Nun verband Peer Steinbrück die Offenlegung seiner Nebeneinkünfte mit dem Vorschlag, die Transparenzregeln des Deutschen Bundestages so zu verschärfen, dass alle Angeordnete auf Heller und Pfennig angeben müssen, von wem und wofür sie in welcher Höhe für eine Nebentätigkeit bezahlt worden sind. „Ich fordere Union und FDP auf, einer solchen Neuregelung zuzustimmen. Außerdem fordere ich CDU und FDP auf, Abgeordnetenbestechung in Zukunft endlich unter Strafe zu stellen. Ich bin gespannt, ob Frau Merkel, Herr Westerwelle und Herr Seehofer dies unterstützen.“
Sie unterstützen nicht, ganz im Gegenteil: Union und FDP sind geschlossen strikt gegen die genaue Offenlegung der Nebeneinkünfte von Abgeordneten. Im Bundestag lehnten am Donnerstag in namentlicher Abstimmung den Antrag von SPD und Grünen ab, künftig alle Zusatzverdienste auf Euro und Cent zu veröffentlichen. Der Parlamentarische Geschäftsführer der Grünen-Fraktion, Volker Beck, warf der Koalition deshalb "schäbige Heuchelei" vor. Sie hätten "die Backen aufgeblasen", um den designierten SPD-Kanzlerkandidaten Peer Steinbrück wegen seiner Vortragshonorare aufs Korn zu nehmen. Ihre eigenen Abgeordneten seien aber nicht bereit, genau wie Steinbrück ihre Einnahmen publik zu machen.
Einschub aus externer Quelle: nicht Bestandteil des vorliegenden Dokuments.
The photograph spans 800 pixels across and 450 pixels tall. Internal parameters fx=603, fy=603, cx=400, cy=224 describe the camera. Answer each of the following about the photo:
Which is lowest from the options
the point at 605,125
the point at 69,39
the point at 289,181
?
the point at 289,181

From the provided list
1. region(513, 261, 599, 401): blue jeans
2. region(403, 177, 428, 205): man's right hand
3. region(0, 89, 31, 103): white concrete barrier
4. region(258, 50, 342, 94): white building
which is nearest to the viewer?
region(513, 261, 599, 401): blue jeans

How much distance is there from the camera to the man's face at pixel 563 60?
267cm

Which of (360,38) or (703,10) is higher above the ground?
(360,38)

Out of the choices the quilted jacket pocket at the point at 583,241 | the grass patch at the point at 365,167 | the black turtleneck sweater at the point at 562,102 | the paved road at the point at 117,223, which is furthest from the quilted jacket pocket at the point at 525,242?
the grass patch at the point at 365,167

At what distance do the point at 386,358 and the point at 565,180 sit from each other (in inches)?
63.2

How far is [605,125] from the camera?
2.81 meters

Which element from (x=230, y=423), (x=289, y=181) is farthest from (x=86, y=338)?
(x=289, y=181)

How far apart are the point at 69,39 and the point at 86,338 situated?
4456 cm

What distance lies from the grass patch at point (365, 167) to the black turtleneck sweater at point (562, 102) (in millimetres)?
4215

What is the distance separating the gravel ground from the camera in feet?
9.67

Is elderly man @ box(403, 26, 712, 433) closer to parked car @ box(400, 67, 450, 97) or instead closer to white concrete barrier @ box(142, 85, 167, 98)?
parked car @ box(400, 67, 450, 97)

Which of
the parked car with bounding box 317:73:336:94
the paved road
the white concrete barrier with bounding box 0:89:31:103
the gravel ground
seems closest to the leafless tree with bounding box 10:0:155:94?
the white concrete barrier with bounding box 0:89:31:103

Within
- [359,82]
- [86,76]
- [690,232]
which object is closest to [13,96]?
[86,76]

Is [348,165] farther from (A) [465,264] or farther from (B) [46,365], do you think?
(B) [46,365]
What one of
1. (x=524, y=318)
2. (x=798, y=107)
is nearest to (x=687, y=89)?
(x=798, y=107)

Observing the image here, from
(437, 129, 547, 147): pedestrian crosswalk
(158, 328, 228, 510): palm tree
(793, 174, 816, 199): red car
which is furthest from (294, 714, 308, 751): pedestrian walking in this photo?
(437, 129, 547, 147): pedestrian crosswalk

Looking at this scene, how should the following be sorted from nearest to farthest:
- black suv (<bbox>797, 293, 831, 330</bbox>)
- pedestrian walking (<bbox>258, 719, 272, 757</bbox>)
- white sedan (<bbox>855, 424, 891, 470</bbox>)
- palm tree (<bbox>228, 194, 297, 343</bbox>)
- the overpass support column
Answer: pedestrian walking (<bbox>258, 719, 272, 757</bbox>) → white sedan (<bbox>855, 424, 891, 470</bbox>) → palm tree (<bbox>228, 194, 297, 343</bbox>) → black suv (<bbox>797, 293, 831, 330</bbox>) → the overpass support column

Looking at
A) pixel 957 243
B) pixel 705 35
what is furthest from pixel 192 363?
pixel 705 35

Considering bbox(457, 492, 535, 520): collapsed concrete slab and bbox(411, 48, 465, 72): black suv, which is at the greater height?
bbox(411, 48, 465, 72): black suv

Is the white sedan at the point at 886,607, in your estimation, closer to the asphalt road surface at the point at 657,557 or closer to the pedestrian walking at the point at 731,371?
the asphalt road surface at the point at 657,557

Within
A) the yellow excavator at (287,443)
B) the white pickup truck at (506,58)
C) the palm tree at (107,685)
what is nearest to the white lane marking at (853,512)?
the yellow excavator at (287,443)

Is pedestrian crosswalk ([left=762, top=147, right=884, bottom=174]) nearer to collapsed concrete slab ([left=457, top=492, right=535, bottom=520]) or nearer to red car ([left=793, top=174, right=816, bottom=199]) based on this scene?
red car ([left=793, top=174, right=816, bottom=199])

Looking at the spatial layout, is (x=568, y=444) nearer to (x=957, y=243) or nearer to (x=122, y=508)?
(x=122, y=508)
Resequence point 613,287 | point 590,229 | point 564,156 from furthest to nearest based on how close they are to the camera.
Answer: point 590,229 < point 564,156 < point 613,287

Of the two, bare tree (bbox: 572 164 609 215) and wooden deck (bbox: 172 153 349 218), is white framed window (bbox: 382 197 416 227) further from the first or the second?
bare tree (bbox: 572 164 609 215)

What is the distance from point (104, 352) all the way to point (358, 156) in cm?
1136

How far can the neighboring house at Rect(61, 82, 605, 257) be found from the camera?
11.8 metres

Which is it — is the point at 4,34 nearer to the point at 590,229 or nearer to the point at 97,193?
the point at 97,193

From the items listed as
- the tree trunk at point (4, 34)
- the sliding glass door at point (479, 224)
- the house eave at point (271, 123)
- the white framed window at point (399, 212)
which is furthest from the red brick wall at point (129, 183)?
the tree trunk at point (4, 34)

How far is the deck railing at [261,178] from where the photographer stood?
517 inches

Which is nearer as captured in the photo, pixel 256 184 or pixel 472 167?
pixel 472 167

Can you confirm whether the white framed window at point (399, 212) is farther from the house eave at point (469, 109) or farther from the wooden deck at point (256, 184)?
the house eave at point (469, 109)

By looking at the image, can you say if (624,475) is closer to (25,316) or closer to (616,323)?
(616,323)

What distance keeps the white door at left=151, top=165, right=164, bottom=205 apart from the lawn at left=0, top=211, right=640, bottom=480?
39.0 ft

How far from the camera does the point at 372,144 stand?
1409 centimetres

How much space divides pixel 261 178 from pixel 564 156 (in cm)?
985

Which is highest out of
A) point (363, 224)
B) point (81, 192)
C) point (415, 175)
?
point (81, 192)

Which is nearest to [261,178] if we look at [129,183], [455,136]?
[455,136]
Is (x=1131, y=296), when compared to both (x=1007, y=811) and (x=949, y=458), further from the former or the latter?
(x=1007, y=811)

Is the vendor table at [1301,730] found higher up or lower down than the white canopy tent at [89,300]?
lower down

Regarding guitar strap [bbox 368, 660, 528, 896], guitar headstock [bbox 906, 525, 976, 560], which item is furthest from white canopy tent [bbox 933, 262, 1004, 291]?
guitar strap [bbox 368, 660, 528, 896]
Für Becks SPD-Kollegen Thomas Oppermann misst die Koalition deshalb mit zweierlei Maß. Dabei gehen die Nebeneinkünfte einer ganzen Reihe von CDU-Politikern zum Teil weit in die Hunderttausend (Michael Glos z.B. 546 000 Euro, Heinz Riesenhuber 380 000 Euro oder Patrick Döring von der FDP 185 400 Euro allein an meldepflichtigen Einnahmen).
Das alles hielt die Medien nicht davon ab, allein den Knochen Steinbrück'scher Nebeneinkünfte weiter in einer Weise abzunagen, der schließlich bei den Bürgern (die angestrebte) Wirkung zeitigt: Heute schreibt u.a. Focus.online (Auszug): „Die Debatte über seine Nebeneinkünfte hat Peer Steinbrück erheblich geschadet: Der SPD-Kanzlerkandidat verliert dramatisch an Ansehen. Umso mehr freut sich die Union über ihren besten Umfragewert seit fünf Jahren. Peer Steinbrück (SPD) fällt in der am Donnerstag veröffentlichten Umfrage des Instituts Infratest dimap für die ARD-„Tagesthemen“ um neun Punkte zurück und erreicht mit 50 Prozent nur noch den sechsten Platz. Auch glauben zwei Drittel der Befragten, dass Steinbrück die Debatte um seine Nebeneinkünfte bei der Bundestagswahl schaden werde.“ (Ende des Auszugs) Und diese Debatte führen im wesentlichen die Medien im Rahmen ihrer Presse- und Meinungsfreiheit. Objektiv jedenfalls kann ich das schon deshalb nicht finden, weil sie das Ansinnen Steinbrücks nach Verschärfung der Transparentsregeln für Bundestagsabgeordnete zwar in ihrer Berichterstattung erwähnen, aber sonst kaum unterstützen. Und es gehört schon eine gehörige Portion rhetorische Gerissenheit dazu, bei dieser Sachlage allein Peer Steinbrück im Visier zu behalten. Ich denke, es wäre auch für die Medien an der Zeit, wieder zu einer ausgewogenen Sacharbeit und Berichterstattung zu kommen, der erwähnte Knochen scheint eh nichts mehr herzugeben.